Rewrite every one of these lines with "grassy hillside" changed to "grassy slope" and nothing else altered. Omit the pictures.

* Begin Data *

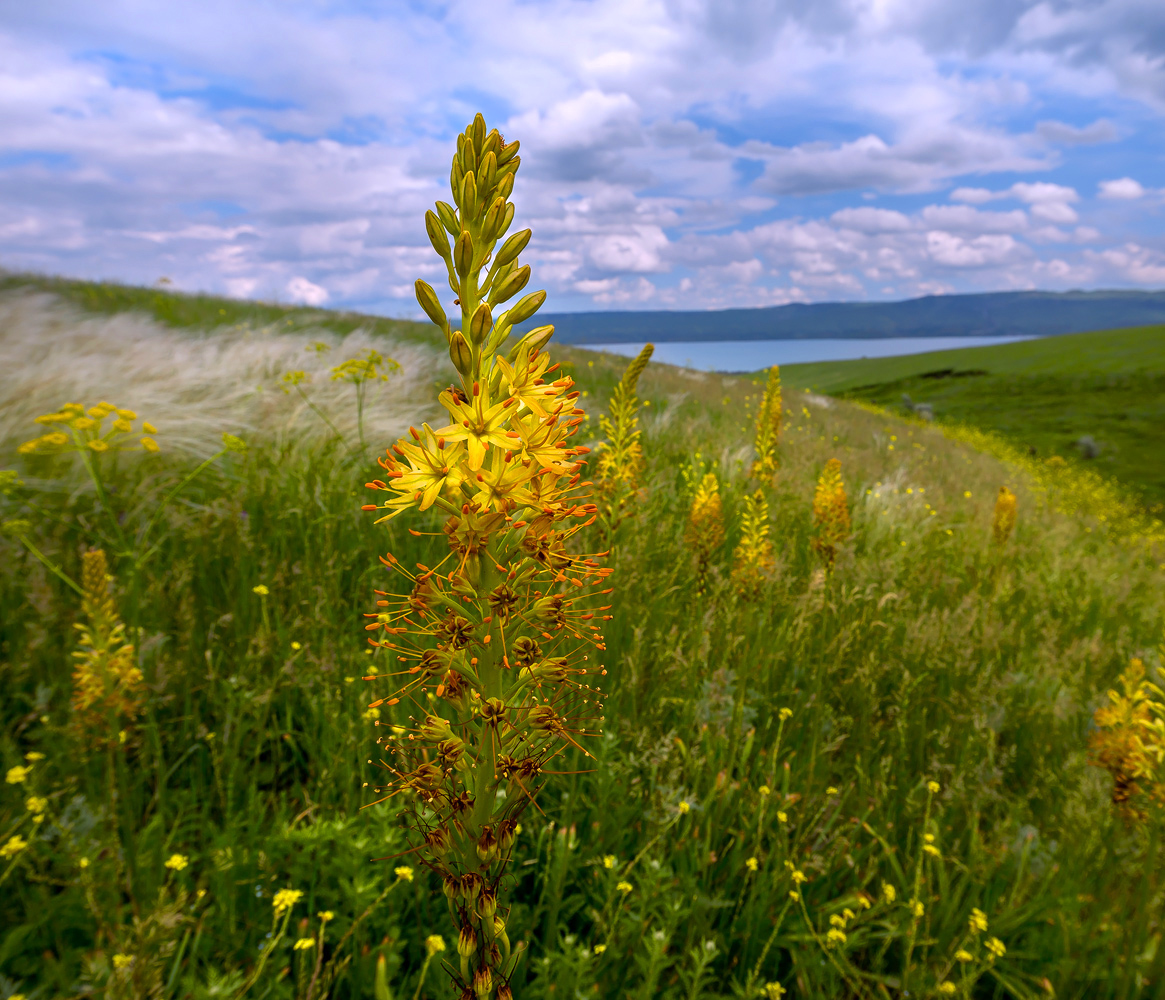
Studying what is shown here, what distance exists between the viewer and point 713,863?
9.05ft

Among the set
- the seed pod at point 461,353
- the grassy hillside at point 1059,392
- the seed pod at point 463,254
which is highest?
the seed pod at point 463,254

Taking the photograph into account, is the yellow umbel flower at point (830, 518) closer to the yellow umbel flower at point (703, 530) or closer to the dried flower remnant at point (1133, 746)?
the yellow umbel flower at point (703, 530)

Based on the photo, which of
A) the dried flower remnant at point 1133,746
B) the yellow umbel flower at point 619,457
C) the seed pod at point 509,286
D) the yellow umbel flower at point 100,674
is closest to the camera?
the seed pod at point 509,286

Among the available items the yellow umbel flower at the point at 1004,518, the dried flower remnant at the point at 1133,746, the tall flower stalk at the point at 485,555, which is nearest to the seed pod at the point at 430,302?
the tall flower stalk at the point at 485,555

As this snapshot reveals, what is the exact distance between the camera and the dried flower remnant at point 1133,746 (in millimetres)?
2809

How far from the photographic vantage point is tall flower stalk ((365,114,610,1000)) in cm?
130

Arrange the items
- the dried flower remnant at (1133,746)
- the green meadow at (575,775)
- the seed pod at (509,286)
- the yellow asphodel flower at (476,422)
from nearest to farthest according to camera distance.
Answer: the yellow asphodel flower at (476,422) < the seed pod at (509,286) < the green meadow at (575,775) < the dried flower remnant at (1133,746)

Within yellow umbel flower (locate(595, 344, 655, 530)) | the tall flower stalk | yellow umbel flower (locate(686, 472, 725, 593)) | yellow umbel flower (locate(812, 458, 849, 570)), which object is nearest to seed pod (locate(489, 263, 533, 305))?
the tall flower stalk

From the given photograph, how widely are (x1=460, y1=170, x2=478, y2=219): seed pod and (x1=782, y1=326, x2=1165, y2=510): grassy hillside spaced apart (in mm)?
26769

* End Data *

**Solved problem**:
Studying what is shown here, what distance exists between the viewer and point 713,863?
9.05ft

Among the set
- the seed pod at point 461,353
- the grassy slope at point 1059,392
- the seed pod at point 463,254
which is highest?
the seed pod at point 463,254

Taking the photograph into account, is the yellow umbel flower at point (830, 518) closer to the yellow umbel flower at point (703, 530) or closer to the dried flower remnant at point (1133, 746)?
the yellow umbel flower at point (703, 530)

Based on the photo, which of
A) the dried flower remnant at point 1133,746
B) the yellow umbel flower at point 619,457
C) the seed pod at point 509,286
D) the yellow umbel flower at point 100,674
is closest to the camera?
the seed pod at point 509,286

Among the available items the yellow umbel flower at the point at 1004,518, the dried flower remnant at the point at 1133,746, the tall flower stalk at the point at 485,555, which is nearest to the seed pod at the point at 430,302?
the tall flower stalk at the point at 485,555

As this snapshot reveals, what is the exact distance between the camera and the dried flower remnant at point 1133,746 (in millimetres)?
2809

How far from the photographic vantage point is tall flower stalk ((365,114,610,1000)) in cm?
130

Arrange the items
- the dried flower remnant at (1133,746)
- the green meadow at (575,775)
- the seed pod at (509,286)
- the yellow asphodel flower at (476,422)
from nearest to farthest according to camera distance.
Answer: the yellow asphodel flower at (476,422) < the seed pod at (509,286) < the green meadow at (575,775) < the dried flower remnant at (1133,746)

Within yellow umbel flower (locate(595, 344, 655, 530)) | the tall flower stalk | yellow umbel flower (locate(686, 472, 725, 593)) | yellow umbel flower (locate(812, 458, 849, 570)), which object is nearest to seed pod (locate(489, 263, 533, 305))?
the tall flower stalk

From the given photograph, how widely are (x1=460, y1=170, x2=478, y2=219): seed pod and (x1=782, y1=326, x2=1165, y2=510): grassy slope spaced apart (in mm)?
26769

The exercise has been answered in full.